§ **Written problem**:
Can you lay out the items from the line containing "What is the distance separating" through the line containing "Answer: the tall" as a Markdown table with columns Row and Line, one numbered row per line and blank lines left out?

§ **Supplied data**:
** begin **

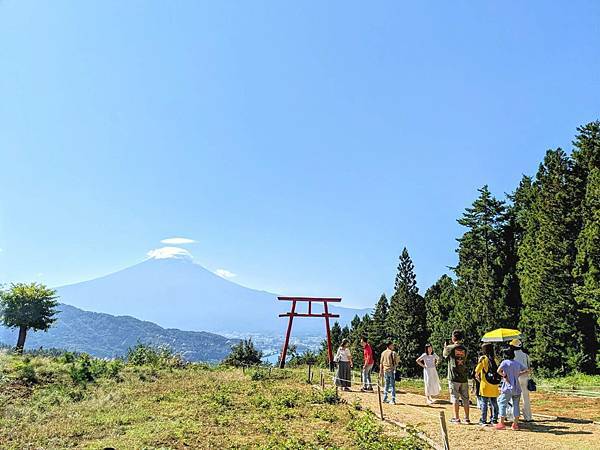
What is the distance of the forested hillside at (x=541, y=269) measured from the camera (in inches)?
977

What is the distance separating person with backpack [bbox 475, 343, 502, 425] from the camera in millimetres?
9914

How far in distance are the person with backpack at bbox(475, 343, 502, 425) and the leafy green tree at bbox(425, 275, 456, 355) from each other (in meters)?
28.3

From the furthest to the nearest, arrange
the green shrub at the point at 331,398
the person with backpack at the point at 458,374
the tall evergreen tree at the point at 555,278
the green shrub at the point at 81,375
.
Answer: the tall evergreen tree at the point at 555,278 < the green shrub at the point at 81,375 < the green shrub at the point at 331,398 < the person with backpack at the point at 458,374

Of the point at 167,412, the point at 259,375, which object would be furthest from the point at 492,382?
the point at 259,375

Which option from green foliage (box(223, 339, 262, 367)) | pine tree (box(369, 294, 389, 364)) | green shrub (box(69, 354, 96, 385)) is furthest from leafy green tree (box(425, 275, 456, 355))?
green shrub (box(69, 354, 96, 385))

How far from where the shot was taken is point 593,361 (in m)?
25.1

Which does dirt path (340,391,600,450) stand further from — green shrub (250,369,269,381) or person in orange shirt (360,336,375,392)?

** end **

§ **Response to the task**:
| Row | Line |
|---|---|
| 1 | What is the distance separating person with backpack [bbox 475, 343, 502, 425] from the camera in millimetres? |
| 2 | 9914 |
| 3 | How far in distance are the person with backpack at bbox(475, 343, 502, 425) and the leafy green tree at bbox(425, 275, 456, 355) from each other (in meters)? |
| 4 | 28.3 |
| 5 | From the furthest to the nearest, arrange |
| 6 | the green shrub at the point at 331,398 |
| 7 | the person with backpack at the point at 458,374 |
| 8 | the tall evergreen tree at the point at 555,278 |
| 9 | the green shrub at the point at 81,375 |
| 10 | . |
| 11 | Answer: the tall evergreen tree at the point at 555,278 < the green shrub at the point at 81,375 < the green shrub at the point at 331,398 < the person with backpack at the point at 458,374 |